Easy to add new extraction methods
Switch algorithms at runtime
Compare performance of different approaches
A/B testing different strategies

Pattern 4: Builder Pattern

Intent: Construct complex objects step by step

Structure:

class HeritageCustodianBuilder:
    """Builder for HeritageCustodian instances"""
    
    def __init__(self):
        self._institution = HeritageCustodian()
        self._provenance = []
    
    def with_name(self, name: str, source: str = None) -> 'HeritageCustodianBuilder':
        self._institution.name = name
        if source:
            self._provenance.append(ProvenanceRecord(
                field="name", source=source, confidence=1.0
            ))
        return self
    
    def with_isil_code(self, code: str, source: str = None) -> 'HeritageCustodianBuilder':
        self._institution.isil_code = code
        if source:
            self._provenance.append(ProvenanceRecord(
                field="isil_code", source=source, confidence=1.0
            ))
        return self
    
    def with_type(self, inst_type: str, confidence: float = 1.0) -> 'HeritageCustodianBuilder':
        self._institution.institution_types.append(inst_type)
        self._provenance.append(ProvenanceRecord(
            field="institution_types", 
            source="inferred", 
            confidence=confidence
        ))

(Images with short captions)
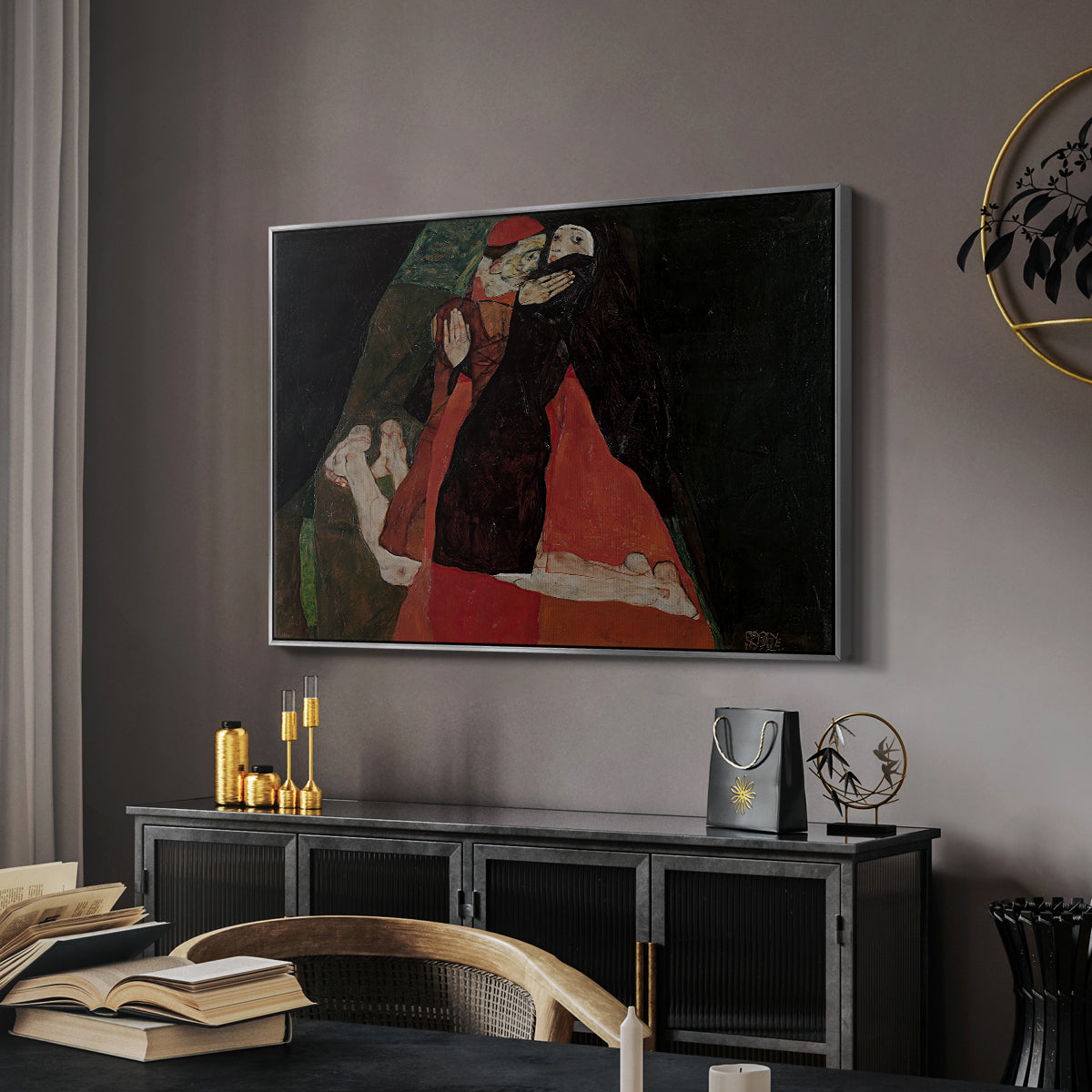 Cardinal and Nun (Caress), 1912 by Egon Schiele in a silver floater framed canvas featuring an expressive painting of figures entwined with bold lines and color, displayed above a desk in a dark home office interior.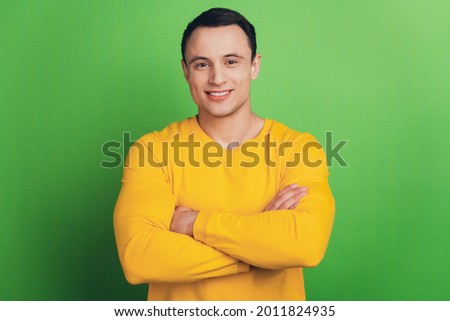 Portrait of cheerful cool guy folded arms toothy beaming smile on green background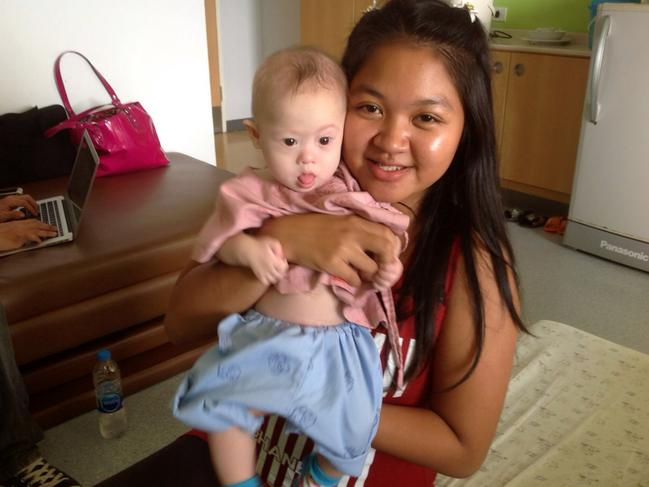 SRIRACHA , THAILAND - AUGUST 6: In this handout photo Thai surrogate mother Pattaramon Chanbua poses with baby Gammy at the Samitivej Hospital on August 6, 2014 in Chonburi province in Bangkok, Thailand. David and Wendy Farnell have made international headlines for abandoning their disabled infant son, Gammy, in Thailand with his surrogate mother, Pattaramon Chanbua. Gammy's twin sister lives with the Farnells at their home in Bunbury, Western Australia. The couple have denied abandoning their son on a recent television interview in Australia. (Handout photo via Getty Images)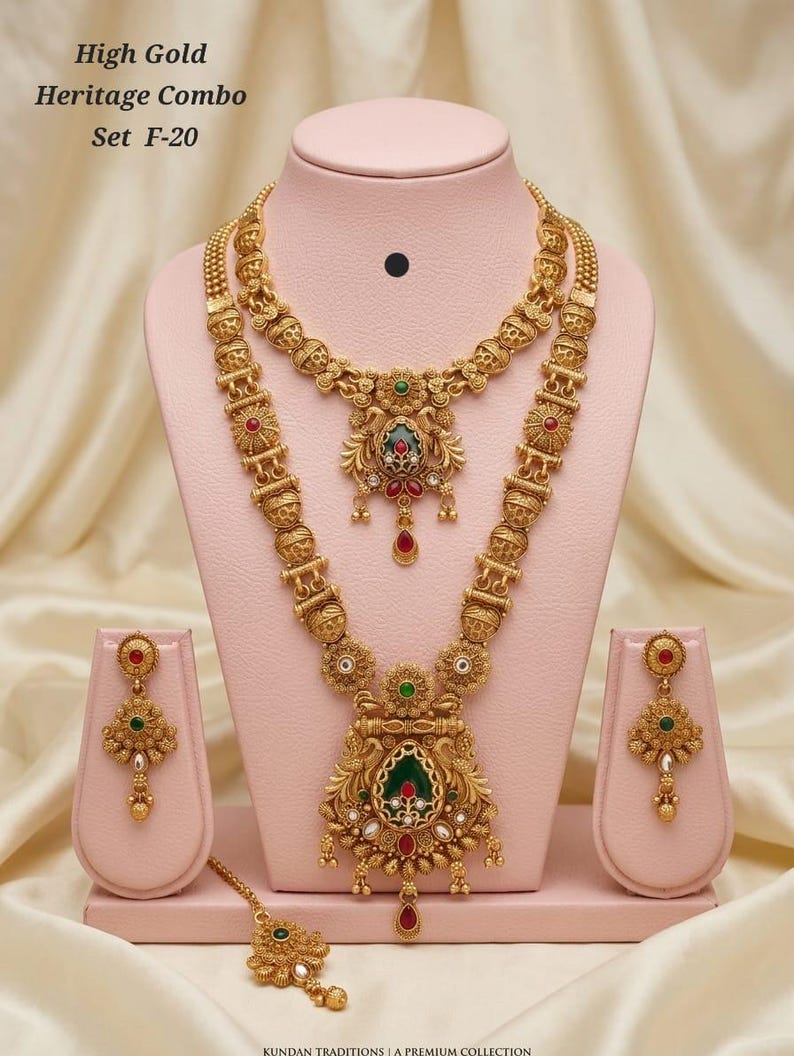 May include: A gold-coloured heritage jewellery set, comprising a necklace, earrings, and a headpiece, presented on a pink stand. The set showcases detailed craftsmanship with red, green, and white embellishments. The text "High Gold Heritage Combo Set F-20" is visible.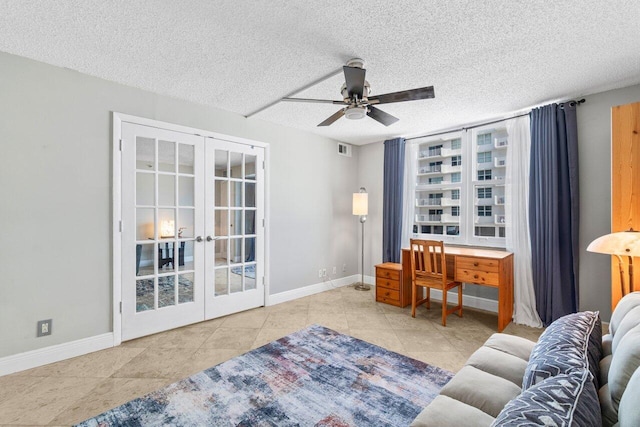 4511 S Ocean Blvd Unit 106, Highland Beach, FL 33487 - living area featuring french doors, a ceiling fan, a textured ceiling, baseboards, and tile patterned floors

** WORK REQUIRED **
In the design-pattern excerpt, what is the stated intent of the Builder Pattern?

** TASK SOLUTION **
To construct complex objects step by step.